Abigail Smith Adams
1744-1818
[John Adams]
Biography: Inheriting New England's strongest traditions, Abigail
Smith was born in 1744 at Weymouth, Massachusetts. On her mother's side she was descended
from the Quincys, a family of great prestige in the colony; her father
and other forebearers were Congregational ministers, leaders in a society
that held its clergy in high esteem.
Like other women of the time, Abigail lacked formal education; but her
curiosity spurred her keen intelligence, and she read avidly the books at
hand. Reading created a bond between her and young John Adams, Harvard
graduate launched on a career in law, and they were married in 1764. It
was a marriage of the mind and of the heart, enduring for more than half
a century, enriched by time.
The young couple lived on John's small farm at Braintree or in Boston as
his practice expanded. In ten years she bore three sons and two
daughters; she looked after family and home when he went traveling as
circuit judge. "Alas!" she wrote in December 1773, "How many snow banks
divide thee and me...."
Long separations kept Abigail from her husband while he served the
country they loved, as delegate to the Continental Congress, envoy
abroad, elected officer under the Constitution. Her letters--pungent,
witty, and vivid, spelled just as she spoke--detail her life in times of
revolution. They tell the story of the woman who stayed at home to
struggle with wartime shortages and inflation; to run the farm with a
minimum of help; to teach four children when formal education was
interrupted. Most of all, they tell of her loneliness without her
"dearest Friend." The "one single expression," she said, "dwelt upon my
mind and played about my Heart...."
In 1784, she joined him at his diplomatic post in Paris, and observed
with interest the manners of the French. After 1785, she filled the
difficult role of wife of the first United States Minister to Great
Britain, and did so with dignity and tact. They returned happily in
1788 to Massachusetts and the handsome house they had just acquired in
Braintree, later called Quincy, home for the rest of their lives.

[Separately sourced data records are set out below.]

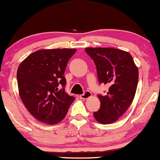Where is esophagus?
<instances>
[{
	"instance_id": "esophagus-1",
	"label": "esophagus",
	"mask_w": 160,
	"mask_h": 160,
	"mask_svg": "<svg viewBox=\"0 0 160 160\" xmlns=\"http://www.w3.org/2000/svg\"><path fill=\"white\" fill-rule=\"evenodd\" d=\"M91 96H92V93L90 92L86 91L83 94L80 95V98L81 99H87V98H90Z\"/></svg>"
}]
</instances>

As wife of the first Vice President, Abigail became a good friend to
Mrs. Washington and a valued help in official entertaining, drawing on
her experience of courts and society abroad. After 1791, however, poor
health forced her to spend as much time as possible in Quincy. Illness
or trouble found her resolute; as she once declared, she would "not
forget the blessings which sweeten life."
When John Adams was elected President, she continued a formal pattern of
entertaining--even in the primitive conditions she found at the new
capital in November 1800. The city was wilderness, the President's House
far from completion. Her private complaints to her family provide blunt
accounts of both, but for her three months in Washington she duly held
her dinners and receptions.
The Adamses retired to Quincy in 1801, and for 17 years enjoyed the
companionship that public life had long denied them. Abigail died in
1818, and is buried beside her husband in United First Parish Church.
She leaves her country a most remarkable record as patriot and First
Lady, wife of one President and mother of another.